Mas, além do talento inquestionável, o que os craques fazem em comum para ter tanta performance que possa ser compartilhado com todos?
O craque vive em um tripé que relaciona TREINAMENTO/ COMPETIÇÃO/ RECUPERAÇÃO.
Um craque treina todos os dias. Ele entende que seus resultados em competição são conseqüência direta do nível de dedicação e entrega em relação aos treinos diários. Cada dia de treinamento é encarado como o mais importante e é feito com foco no resultado final do pretendido – seja no tempo, força, resistência, técnica, velocidade…

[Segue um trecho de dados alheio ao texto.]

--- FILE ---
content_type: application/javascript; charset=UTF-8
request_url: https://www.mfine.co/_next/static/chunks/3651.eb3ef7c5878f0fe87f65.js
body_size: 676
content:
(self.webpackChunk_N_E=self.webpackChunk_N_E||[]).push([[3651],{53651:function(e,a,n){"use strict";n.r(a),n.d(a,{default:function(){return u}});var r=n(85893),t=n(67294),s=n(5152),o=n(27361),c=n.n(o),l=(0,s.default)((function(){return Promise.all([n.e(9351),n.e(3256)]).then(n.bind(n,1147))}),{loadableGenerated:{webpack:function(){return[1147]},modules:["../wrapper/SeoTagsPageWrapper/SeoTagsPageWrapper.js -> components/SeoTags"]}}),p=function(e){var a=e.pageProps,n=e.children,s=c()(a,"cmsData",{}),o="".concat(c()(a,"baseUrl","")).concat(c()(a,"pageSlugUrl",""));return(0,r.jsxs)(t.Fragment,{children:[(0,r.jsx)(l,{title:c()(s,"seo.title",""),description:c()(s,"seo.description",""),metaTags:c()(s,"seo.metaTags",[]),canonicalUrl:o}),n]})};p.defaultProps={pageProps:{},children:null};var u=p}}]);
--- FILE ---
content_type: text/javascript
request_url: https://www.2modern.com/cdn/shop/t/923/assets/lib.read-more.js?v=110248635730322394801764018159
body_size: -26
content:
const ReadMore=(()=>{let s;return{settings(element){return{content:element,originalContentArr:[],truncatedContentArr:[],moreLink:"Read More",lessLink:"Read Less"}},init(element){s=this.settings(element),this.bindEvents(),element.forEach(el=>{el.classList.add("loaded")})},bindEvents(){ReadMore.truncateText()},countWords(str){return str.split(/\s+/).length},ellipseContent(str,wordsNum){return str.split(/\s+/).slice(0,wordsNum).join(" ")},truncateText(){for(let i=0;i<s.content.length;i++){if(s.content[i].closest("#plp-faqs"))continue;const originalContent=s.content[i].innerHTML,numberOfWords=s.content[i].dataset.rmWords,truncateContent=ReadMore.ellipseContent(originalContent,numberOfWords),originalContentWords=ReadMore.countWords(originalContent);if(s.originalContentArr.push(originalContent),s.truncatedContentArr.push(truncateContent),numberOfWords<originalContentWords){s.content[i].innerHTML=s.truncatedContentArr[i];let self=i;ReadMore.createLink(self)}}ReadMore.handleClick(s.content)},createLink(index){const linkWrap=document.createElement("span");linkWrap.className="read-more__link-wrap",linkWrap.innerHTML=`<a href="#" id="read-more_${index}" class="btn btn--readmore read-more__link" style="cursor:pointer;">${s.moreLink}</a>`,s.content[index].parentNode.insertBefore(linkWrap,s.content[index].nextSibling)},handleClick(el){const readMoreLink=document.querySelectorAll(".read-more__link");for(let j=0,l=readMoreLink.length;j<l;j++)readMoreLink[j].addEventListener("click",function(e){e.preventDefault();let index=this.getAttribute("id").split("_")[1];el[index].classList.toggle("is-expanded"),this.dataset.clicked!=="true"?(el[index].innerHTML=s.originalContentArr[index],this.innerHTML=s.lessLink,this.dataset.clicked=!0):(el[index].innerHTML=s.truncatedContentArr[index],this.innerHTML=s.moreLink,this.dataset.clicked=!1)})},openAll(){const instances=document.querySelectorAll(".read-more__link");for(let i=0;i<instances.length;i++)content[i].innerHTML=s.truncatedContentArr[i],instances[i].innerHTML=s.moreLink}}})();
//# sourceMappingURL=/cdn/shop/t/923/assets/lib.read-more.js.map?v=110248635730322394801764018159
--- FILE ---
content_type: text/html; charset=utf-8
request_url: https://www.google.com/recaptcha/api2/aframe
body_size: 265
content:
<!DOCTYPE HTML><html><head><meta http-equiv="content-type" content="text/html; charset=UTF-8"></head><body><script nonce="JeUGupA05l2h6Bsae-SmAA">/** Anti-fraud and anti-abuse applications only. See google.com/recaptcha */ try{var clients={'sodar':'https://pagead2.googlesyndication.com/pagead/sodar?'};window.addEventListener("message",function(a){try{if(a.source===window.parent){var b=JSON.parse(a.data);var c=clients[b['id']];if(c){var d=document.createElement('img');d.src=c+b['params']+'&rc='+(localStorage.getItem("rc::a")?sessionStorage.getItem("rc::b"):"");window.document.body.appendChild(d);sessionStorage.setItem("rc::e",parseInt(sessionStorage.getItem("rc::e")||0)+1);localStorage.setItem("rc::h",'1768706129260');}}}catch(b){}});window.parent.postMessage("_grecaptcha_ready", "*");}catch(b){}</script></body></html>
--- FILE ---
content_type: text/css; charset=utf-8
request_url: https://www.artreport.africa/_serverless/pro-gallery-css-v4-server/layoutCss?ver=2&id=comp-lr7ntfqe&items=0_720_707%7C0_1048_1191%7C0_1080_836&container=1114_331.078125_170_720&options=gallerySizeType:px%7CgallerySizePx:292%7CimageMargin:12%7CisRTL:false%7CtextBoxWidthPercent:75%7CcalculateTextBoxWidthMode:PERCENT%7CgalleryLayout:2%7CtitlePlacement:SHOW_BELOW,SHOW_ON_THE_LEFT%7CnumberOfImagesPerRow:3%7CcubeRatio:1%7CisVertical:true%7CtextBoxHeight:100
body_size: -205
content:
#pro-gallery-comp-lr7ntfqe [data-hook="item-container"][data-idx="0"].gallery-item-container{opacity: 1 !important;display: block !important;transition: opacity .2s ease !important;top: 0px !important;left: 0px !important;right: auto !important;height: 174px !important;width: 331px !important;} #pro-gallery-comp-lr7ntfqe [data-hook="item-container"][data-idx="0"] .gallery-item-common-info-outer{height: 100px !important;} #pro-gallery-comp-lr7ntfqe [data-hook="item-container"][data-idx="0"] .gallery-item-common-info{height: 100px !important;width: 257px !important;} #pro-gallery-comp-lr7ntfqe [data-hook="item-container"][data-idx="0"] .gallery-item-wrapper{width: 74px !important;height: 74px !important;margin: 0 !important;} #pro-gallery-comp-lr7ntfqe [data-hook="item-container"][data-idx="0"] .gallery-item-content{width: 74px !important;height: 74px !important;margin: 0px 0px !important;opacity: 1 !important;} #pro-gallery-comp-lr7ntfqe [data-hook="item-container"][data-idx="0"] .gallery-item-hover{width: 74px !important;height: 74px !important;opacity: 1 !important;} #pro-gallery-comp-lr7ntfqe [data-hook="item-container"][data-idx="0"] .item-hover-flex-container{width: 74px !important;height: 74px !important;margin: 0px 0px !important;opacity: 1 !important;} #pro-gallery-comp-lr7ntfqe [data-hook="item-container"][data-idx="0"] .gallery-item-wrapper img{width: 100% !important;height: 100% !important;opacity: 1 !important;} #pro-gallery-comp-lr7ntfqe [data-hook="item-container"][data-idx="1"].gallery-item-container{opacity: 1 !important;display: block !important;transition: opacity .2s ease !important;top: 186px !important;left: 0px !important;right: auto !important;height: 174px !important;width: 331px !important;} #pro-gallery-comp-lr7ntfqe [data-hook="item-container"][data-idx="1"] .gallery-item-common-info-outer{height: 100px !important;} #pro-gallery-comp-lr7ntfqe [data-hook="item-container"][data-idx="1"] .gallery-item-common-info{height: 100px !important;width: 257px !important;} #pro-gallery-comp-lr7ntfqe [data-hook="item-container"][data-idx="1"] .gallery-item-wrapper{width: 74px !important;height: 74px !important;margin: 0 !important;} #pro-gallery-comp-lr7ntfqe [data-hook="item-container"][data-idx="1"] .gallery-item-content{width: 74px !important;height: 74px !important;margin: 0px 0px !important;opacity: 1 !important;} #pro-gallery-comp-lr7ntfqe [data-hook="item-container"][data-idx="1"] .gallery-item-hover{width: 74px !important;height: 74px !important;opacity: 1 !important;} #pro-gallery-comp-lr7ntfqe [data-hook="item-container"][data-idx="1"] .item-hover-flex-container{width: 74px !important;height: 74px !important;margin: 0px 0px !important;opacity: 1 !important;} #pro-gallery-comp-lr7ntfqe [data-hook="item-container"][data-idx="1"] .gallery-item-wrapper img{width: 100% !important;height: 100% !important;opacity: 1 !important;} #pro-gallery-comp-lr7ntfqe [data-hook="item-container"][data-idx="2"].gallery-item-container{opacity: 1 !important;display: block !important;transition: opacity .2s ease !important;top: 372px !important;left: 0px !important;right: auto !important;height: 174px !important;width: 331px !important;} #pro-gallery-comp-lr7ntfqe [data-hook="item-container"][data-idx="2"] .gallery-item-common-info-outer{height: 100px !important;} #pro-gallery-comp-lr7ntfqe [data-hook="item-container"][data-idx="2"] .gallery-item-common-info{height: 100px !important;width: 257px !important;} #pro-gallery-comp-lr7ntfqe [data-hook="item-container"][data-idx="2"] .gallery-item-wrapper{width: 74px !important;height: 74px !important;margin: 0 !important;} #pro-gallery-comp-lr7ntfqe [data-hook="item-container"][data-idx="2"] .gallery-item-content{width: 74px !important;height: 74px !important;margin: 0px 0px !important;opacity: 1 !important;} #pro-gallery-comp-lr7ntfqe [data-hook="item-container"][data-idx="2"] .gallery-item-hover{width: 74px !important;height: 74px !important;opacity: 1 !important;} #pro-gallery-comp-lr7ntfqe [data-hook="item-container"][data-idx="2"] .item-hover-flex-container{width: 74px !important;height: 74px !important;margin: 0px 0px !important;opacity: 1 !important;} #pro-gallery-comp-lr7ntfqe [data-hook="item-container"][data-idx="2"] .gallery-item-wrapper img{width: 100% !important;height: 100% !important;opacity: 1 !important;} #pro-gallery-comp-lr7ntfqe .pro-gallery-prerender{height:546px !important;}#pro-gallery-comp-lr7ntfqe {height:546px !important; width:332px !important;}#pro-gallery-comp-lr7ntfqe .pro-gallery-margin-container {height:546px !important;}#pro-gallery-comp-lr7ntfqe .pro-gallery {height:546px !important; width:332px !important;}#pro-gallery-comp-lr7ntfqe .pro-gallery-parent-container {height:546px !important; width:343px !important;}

Ele compete algumas vezes em determinados períodos – alguns esportes são mais constantes que outros. No tênis e no futebol, há competições o ano inteiro com intervalos curtos entre uma e outra. No boxe e atletismo, os craques competem poucas vezes por ano. Lembrando que a competição é o objetivo principal e a razão pela qual o craque existe em quanto craque e que é exatamente neste momento que ele tem que ter o máximo de performance em um ambiente de muita pressão.
O craque se recupera de maneira eficiente de seus treinos e de suas competições – sem a recuperação adequada os treinamentos não têm eficiência nenhum. É no descanso que fisiológica e psicologicamente acontecem o desenvolvimento e a resposta positiva dos estímulos proporcionados pelos treinamentos. E as competições constantes sem recuperação, deixariam qualquer craque exaurido e fatigado, o que prejudicando sua atuação.
Mas como podemos trazer estas práticas para o dia a dia na organização?
Treinar, treinar e treinar. Entender realmente a necessidade de treinamentos constantes em relação às demandas que são encontradas atualmente e identificar as necessárias para alcançar objetivos futuros. É necessário sair da zona de conforto e entender que é preciso aprender e se dedicar, todos os dias, com foco no resultado esperado.
Entender que todo o dia é dia de competição – diferente do craque que compete em determinados períodos, todos os dias você é avaliado em relação à sua capacidade de entrega de resultados em um ambiente cada vez mais estressante.
Se recuperar – independente do nível da sua carga de trabalho diária, você tem que gerenciar sua recuperação e seu estresse de maneira eficiente. Sabe aquele dia que você tem muitas coisas para fazer e no final não conseguiu fazer nada direito? Ou aqueles dias em que, só de pensar no que tem para fazer, você nem consegue sair da cama? Sinal de que você não está se recuperando para ter alta performance.
O que você acha de colocar em prática essas máximas dos craques para otimizar seu desempenho profissional?